The officers and men, disconcerted for a moment by the sudden move on the part of the women, fell back, laughing.

"Please, sir," said one of the sailors, with a broad grin, to the officers, "we knows how to fight men, but we ain't used to handlin' women—and we leaves 'em to our betters."

The landlady, who had heretofore made no objection to the rumpus going on, now suddenly discovered that it was a very outrageous proceeding, and began to harangue at the top of her lungs.

"Nice goings on, this, for a respectable tavern! Next thing we'll be up afore a justice and have our license took away! And arter takin' away our customers, peaceable men as pays their score, you wants to nab with your beastly press-gang a beautiful young gentleman, with a handsome cloak and silk stockings. But never you mind, my darlin', we'll keep them murderin' ruffians off and send you home to your lady mother"—this last to the hero of this tale, who, in his heart, somewhat resented the language of his rescuers.

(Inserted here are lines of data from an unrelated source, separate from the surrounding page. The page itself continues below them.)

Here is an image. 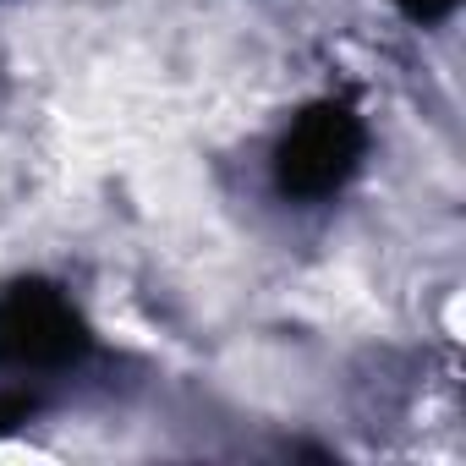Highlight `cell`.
<instances>
[{"mask_svg": "<svg viewBox=\"0 0 466 466\" xmlns=\"http://www.w3.org/2000/svg\"><path fill=\"white\" fill-rule=\"evenodd\" d=\"M34 411H39V395H28V390H6V395H0V439L17 433Z\"/></svg>", "mask_w": 466, "mask_h": 466, "instance_id": "obj_3", "label": "cell"}, {"mask_svg": "<svg viewBox=\"0 0 466 466\" xmlns=\"http://www.w3.org/2000/svg\"><path fill=\"white\" fill-rule=\"evenodd\" d=\"M368 159V127L346 99H313L275 143V192L291 203H324L351 187Z\"/></svg>", "mask_w": 466, "mask_h": 466, "instance_id": "obj_1", "label": "cell"}, {"mask_svg": "<svg viewBox=\"0 0 466 466\" xmlns=\"http://www.w3.org/2000/svg\"><path fill=\"white\" fill-rule=\"evenodd\" d=\"M455 6H461V0H395V12H400L406 23H417V28H433V23H444Z\"/></svg>", "mask_w": 466, "mask_h": 466, "instance_id": "obj_4", "label": "cell"}, {"mask_svg": "<svg viewBox=\"0 0 466 466\" xmlns=\"http://www.w3.org/2000/svg\"><path fill=\"white\" fill-rule=\"evenodd\" d=\"M88 351H94V329L56 280L17 275V280L0 286V362H12V368H72Z\"/></svg>", "mask_w": 466, "mask_h": 466, "instance_id": "obj_2", "label": "cell"}]
</instances>
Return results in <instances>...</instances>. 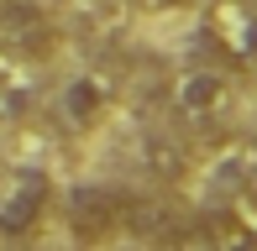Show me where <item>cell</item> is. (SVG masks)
Listing matches in <instances>:
<instances>
[{"instance_id": "obj_1", "label": "cell", "mask_w": 257, "mask_h": 251, "mask_svg": "<svg viewBox=\"0 0 257 251\" xmlns=\"http://www.w3.org/2000/svg\"><path fill=\"white\" fill-rule=\"evenodd\" d=\"M126 194H115V188H100V184H89V188H74L68 194V225H74V236L79 241H105V236H115L126 225Z\"/></svg>"}, {"instance_id": "obj_2", "label": "cell", "mask_w": 257, "mask_h": 251, "mask_svg": "<svg viewBox=\"0 0 257 251\" xmlns=\"http://www.w3.org/2000/svg\"><path fill=\"white\" fill-rule=\"evenodd\" d=\"M173 251H257V230L236 210H215L184 225L173 236Z\"/></svg>"}, {"instance_id": "obj_3", "label": "cell", "mask_w": 257, "mask_h": 251, "mask_svg": "<svg viewBox=\"0 0 257 251\" xmlns=\"http://www.w3.org/2000/svg\"><path fill=\"white\" fill-rule=\"evenodd\" d=\"M42 204H48V178H42V173H16L11 188L0 194V230L21 236L42 214Z\"/></svg>"}, {"instance_id": "obj_4", "label": "cell", "mask_w": 257, "mask_h": 251, "mask_svg": "<svg viewBox=\"0 0 257 251\" xmlns=\"http://www.w3.org/2000/svg\"><path fill=\"white\" fill-rule=\"evenodd\" d=\"M220 37H226L231 58H257V6L226 0V6H220Z\"/></svg>"}, {"instance_id": "obj_5", "label": "cell", "mask_w": 257, "mask_h": 251, "mask_svg": "<svg viewBox=\"0 0 257 251\" xmlns=\"http://www.w3.org/2000/svg\"><path fill=\"white\" fill-rule=\"evenodd\" d=\"M220 94H226L220 74H189V78H184V89H179V105H184V110H210Z\"/></svg>"}, {"instance_id": "obj_6", "label": "cell", "mask_w": 257, "mask_h": 251, "mask_svg": "<svg viewBox=\"0 0 257 251\" xmlns=\"http://www.w3.org/2000/svg\"><path fill=\"white\" fill-rule=\"evenodd\" d=\"M95 105H100V84L95 78H79V84L68 89V110H74V116H89Z\"/></svg>"}, {"instance_id": "obj_7", "label": "cell", "mask_w": 257, "mask_h": 251, "mask_svg": "<svg viewBox=\"0 0 257 251\" xmlns=\"http://www.w3.org/2000/svg\"><path fill=\"white\" fill-rule=\"evenodd\" d=\"M252 199H257V178H252Z\"/></svg>"}]
</instances>
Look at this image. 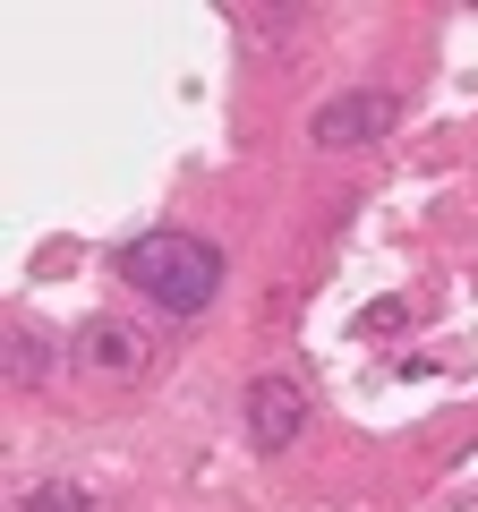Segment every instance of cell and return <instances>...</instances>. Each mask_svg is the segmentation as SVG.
<instances>
[{
    "mask_svg": "<svg viewBox=\"0 0 478 512\" xmlns=\"http://www.w3.org/2000/svg\"><path fill=\"white\" fill-rule=\"evenodd\" d=\"M120 282H129L154 316H205L222 299V248L205 231L163 222V231H137L129 248H120Z\"/></svg>",
    "mask_w": 478,
    "mask_h": 512,
    "instance_id": "obj_1",
    "label": "cell"
},
{
    "mask_svg": "<svg viewBox=\"0 0 478 512\" xmlns=\"http://www.w3.org/2000/svg\"><path fill=\"white\" fill-rule=\"evenodd\" d=\"M393 128H402V94L350 86V94H325V103H316L308 146L316 154H359V146H376V137H393Z\"/></svg>",
    "mask_w": 478,
    "mask_h": 512,
    "instance_id": "obj_2",
    "label": "cell"
},
{
    "mask_svg": "<svg viewBox=\"0 0 478 512\" xmlns=\"http://www.w3.org/2000/svg\"><path fill=\"white\" fill-rule=\"evenodd\" d=\"M239 410H248V444H257V453H282V444H299V427H308L299 376H257Z\"/></svg>",
    "mask_w": 478,
    "mask_h": 512,
    "instance_id": "obj_3",
    "label": "cell"
},
{
    "mask_svg": "<svg viewBox=\"0 0 478 512\" xmlns=\"http://www.w3.org/2000/svg\"><path fill=\"white\" fill-rule=\"evenodd\" d=\"M69 359H77V367H94V376H137V367H146V333H137L129 316H94V325L77 333Z\"/></svg>",
    "mask_w": 478,
    "mask_h": 512,
    "instance_id": "obj_4",
    "label": "cell"
},
{
    "mask_svg": "<svg viewBox=\"0 0 478 512\" xmlns=\"http://www.w3.org/2000/svg\"><path fill=\"white\" fill-rule=\"evenodd\" d=\"M9 376H18V384H43V376H52V342H43V333H9Z\"/></svg>",
    "mask_w": 478,
    "mask_h": 512,
    "instance_id": "obj_5",
    "label": "cell"
},
{
    "mask_svg": "<svg viewBox=\"0 0 478 512\" xmlns=\"http://www.w3.org/2000/svg\"><path fill=\"white\" fill-rule=\"evenodd\" d=\"M18 512H86V487L77 478H43V487L18 495Z\"/></svg>",
    "mask_w": 478,
    "mask_h": 512,
    "instance_id": "obj_6",
    "label": "cell"
}]
</instances>
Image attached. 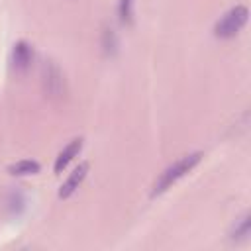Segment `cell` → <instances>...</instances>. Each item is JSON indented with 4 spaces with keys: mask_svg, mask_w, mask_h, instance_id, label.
Returning a JSON list of instances; mask_svg holds the SVG:
<instances>
[{
    "mask_svg": "<svg viewBox=\"0 0 251 251\" xmlns=\"http://www.w3.org/2000/svg\"><path fill=\"white\" fill-rule=\"evenodd\" d=\"M82 149V137H76V139H73L59 155H57V159H55V173H63L65 169H67V165L78 155V151Z\"/></svg>",
    "mask_w": 251,
    "mask_h": 251,
    "instance_id": "277c9868",
    "label": "cell"
},
{
    "mask_svg": "<svg viewBox=\"0 0 251 251\" xmlns=\"http://www.w3.org/2000/svg\"><path fill=\"white\" fill-rule=\"evenodd\" d=\"M235 235H241V237L249 235V216H245V218L241 220V226L235 229Z\"/></svg>",
    "mask_w": 251,
    "mask_h": 251,
    "instance_id": "ba28073f",
    "label": "cell"
},
{
    "mask_svg": "<svg viewBox=\"0 0 251 251\" xmlns=\"http://www.w3.org/2000/svg\"><path fill=\"white\" fill-rule=\"evenodd\" d=\"M86 175H88V163L86 161H82V163H78L75 169H73V173L67 176V180L61 184V188H59V198H69V196H73L75 194V190L82 184V180L86 178Z\"/></svg>",
    "mask_w": 251,
    "mask_h": 251,
    "instance_id": "3957f363",
    "label": "cell"
},
{
    "mask_svg": "<svg viewBox=\"0 0 251 251\" xmlns=\"http://www.w3.org/2000/svg\"><path fill=\"white\" fill-rule=\"evenodd\" d=\"M33 59V51H31V45L27 41H18L14 45V53H12V61H14V67L18 71H25L29 67Z\"/></svg>",
    "mask_w": 251,
    "mask_h": 251,
    "instance_id": "5b68a950",
    "label": "cell"
},
{
    "mask_svg": "<svg viewBox=\"0 0 251 251\" xmlns=\"http://www.w3.org/2000/svg\"><path fill=\"white\" fill-rule=\"evenodd\" d=\"M247 18H249V10L247 6L243 4H237L233 6L231 10H227L214 25V35L220 37V39H229V37H235L243 25L247 24Z\"/></svg>",
    "mask_w": 251,
    "mask_h": 251,
    "instance_id": "7a4b0ae2",
    "label": "cell"
},
{
    "mask_svg": "<svg viewBox=\"0 0 251 251\" xmlns=\"http://www.w3.org/2000/svg\"><path fill=\"white\" fill-rule=\"evenodd\" d=\"M200 161H202V153L196 151V153H188V155L180 157L178 161H175L173 165H169V167L161 173V176L157 178V182H155V186H153V196L165 192V190H167L169 186H173L178 178H182L186 173H190Z\"/></svg>",
    "mask_w": 251,
    "mask_h": 251,
    "instance_id": "6da1fadb",
    "label": "cell"
},
{
    "mask_svg": "<svg viewBox=\"0 0 251 251\" xmlns=\"http://www.w3.org/2000/svg\"><path fill=\"white\" fill-rule=\"evenodd\" d=\"M131 6H133V0H120V18L124 24H131Z\"/></svg>",
    "mask_w": 251,
    "mask_h": 251,
    "instance_id": "52a82bcc",
    "label": "cell"
},
{
    "mask_svg": "<svg viewBox=\"0 0 251 251\" xmlns=\"http://www.w3.org/2000/svg\"><path fill=\"white\" fill-rule=\"evenodd\" d=\"M39 171H41V165L31 159H22L8 167V173L14 176H29V175H37Z\"/></svg>",
    "mask_w": 251,
    "mask_h": 251,
    "instance_id": "8992f818",
    "label": "cell"
}]
</instances>
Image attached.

"Madam," explained one of the officers, in a tone of the mildest argument, "we are exceedingly sorry to cause your ladyship and your ladyship's lovely daughters any inconvenience, but that young gentleman we mean to have, to serve as we please, for his insolence in daring to resist the King's officers; so here goes"—and at this he made a dash forward, and, seizing the landlady round the waist, attempted to drag her away. But the Amazon, as good as her word, gave him a shower of snuff in the face. His two brother officers, coming to his rescue, were so unmercifully whacked on the head with the rolling-pins in the hands of Betsy and Nancy, while Hizzy jabbed at them with the shears, that they soon found it prudent to retire amid the roars of laughter of both victors and vanquished. They presently returned to the charge; and now beheld Mr. Archibald Baskerville, late midshipman on the continental ship Bon Homme Richard, dodging back and forth behind the women's petticoats, and always managing to keep the buxom form of one of their ladyships, as the officer had called them, between him and his assailants. Meanwhile, what with the scuffle, the sneezing from the snuff which the landlady had so freely distributed, and the roars of laughter with which the combat was witnessed, the cries and shouts, there was a noise like Bedlam; but Archy, anxiously dodging hither and yon, found nothing to laugh at in his somewhat grotesque circumstances. The fight was desperate, the manoeuvring masterly—but, at last, a young lieutenant with a long arm seized Archy from behind Hizzy's skirts, and giving him a clip on the ear, he suddenly fell over, and the world became a blank to him; he heard not another sound and knew nothing more of the fight with the press-gang.